J’allais revoir mes bébés ! Rien que d’y penser, je sentis mon cœur battre la campagne dans ma poitrine et une eau brûlante jaillir sous mes paupières tandis que mes lèvres s’étiraient en un gigantesque sourire niais. Pendant une seconde, j’en oubliai l’absence interminable de mon amoureux, les souvenirs poisseux des assauts de Rotu et l’exil punitif de ma petite sœur. Pendant une seconde, je revis deux sourires édentés dans le soleil couchant, deux frimousses filoutes dans la chaleur d’un palais de sable et quatre petites mains, rondes et douces, posées sur les miennes avec une confiance absolue.

Je passai trois semaines à piaffer d’impatience. La nuit, je n’arrivais pas à trouver le sommeil, mais le jour, j’étais épuisée au point de peiner à me concentrer ! Je fus certainement tendue, pénible, invivable pendant cette période, mais mes compagnons eurent la bienveillance de faire le dos rond et de ne pas se plaindre, et je leur en sus infiniment gré.

Pourtant, Rutila avait changé tout leur programme de navigation et de représentations pour mes beaux yeux ou pour ceux de mes loupiots, mais personne ne s’en plaignit. Après Héliopolis, il était acté que le voilier mettrait le cap vers le grand Sud, jusqu’à la cité de Port Eden, avant de remonter, de ville en ville, d’étape en étape, jusqu’au nord du continent, en repassant par la capitale du désert, un ou deux mois plus tard.

Ce fut un vrai soulagement de me dire que, si je devais me séparer de la troupe, j’aurais l’occasion assez rapidement de les croiser de nouveau, même si ce n’était que pour quelques jours ! Et cela nous épargna des adieux trop incisifs, trop définitifs…

Même si, évidemment, à l’heure de quitter le bord, une fois le navire solidement arrimé à quai, mon baluchon à l’épaule et mon courage en bandoulière, je n’en menai évidemment pas large ! Je pleurai un peu en serrant les doigts d’Anguillus, je pleurai beaucoup en saluant Rutila, Salmus, Alexandrius ou encore Aurata, et je m’effondrai, brièvement mais piteusement, dans les bras de Perkinsus. Puis je respirai un grand coup, indifférente à l'effervescence des échoppes et des navires, et je pris la direction du palais, à pied, presque seule au monde.

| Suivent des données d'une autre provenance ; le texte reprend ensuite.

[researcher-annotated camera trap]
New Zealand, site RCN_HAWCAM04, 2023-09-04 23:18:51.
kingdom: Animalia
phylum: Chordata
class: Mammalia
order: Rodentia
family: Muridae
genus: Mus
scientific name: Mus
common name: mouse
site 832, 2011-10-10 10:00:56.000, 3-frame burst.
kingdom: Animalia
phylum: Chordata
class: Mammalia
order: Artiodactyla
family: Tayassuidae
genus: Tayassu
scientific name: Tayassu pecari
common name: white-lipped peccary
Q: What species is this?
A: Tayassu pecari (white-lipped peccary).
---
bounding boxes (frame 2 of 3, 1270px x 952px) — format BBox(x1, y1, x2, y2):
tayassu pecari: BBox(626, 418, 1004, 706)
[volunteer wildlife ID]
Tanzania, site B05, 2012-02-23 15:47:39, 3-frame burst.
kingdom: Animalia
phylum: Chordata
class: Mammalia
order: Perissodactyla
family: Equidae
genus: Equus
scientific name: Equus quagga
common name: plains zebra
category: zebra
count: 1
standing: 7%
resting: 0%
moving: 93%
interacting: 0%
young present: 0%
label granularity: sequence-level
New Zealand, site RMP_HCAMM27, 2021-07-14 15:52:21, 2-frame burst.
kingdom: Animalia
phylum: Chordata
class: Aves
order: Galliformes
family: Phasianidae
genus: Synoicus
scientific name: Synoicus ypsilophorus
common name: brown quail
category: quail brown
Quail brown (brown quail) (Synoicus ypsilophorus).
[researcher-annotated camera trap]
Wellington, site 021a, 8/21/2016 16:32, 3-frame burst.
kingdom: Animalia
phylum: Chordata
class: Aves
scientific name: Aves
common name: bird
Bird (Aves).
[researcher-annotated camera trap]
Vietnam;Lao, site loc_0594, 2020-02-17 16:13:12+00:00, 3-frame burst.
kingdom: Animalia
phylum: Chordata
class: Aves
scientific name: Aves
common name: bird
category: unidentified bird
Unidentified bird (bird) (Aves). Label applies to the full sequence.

Le temps avait passé, mes enfants avaient dû beaucoup grandir et changer ! Ils venaient de fêter leurs dix mois… Et plus je m’approchais du but, plus je levais le nez vers le ciel en guettant je-ne-savais-quoi, et plus je ressentais une angoisse très sombre, très sourde, comme un pressentiment absurde qui m’assaillait de toutes parts.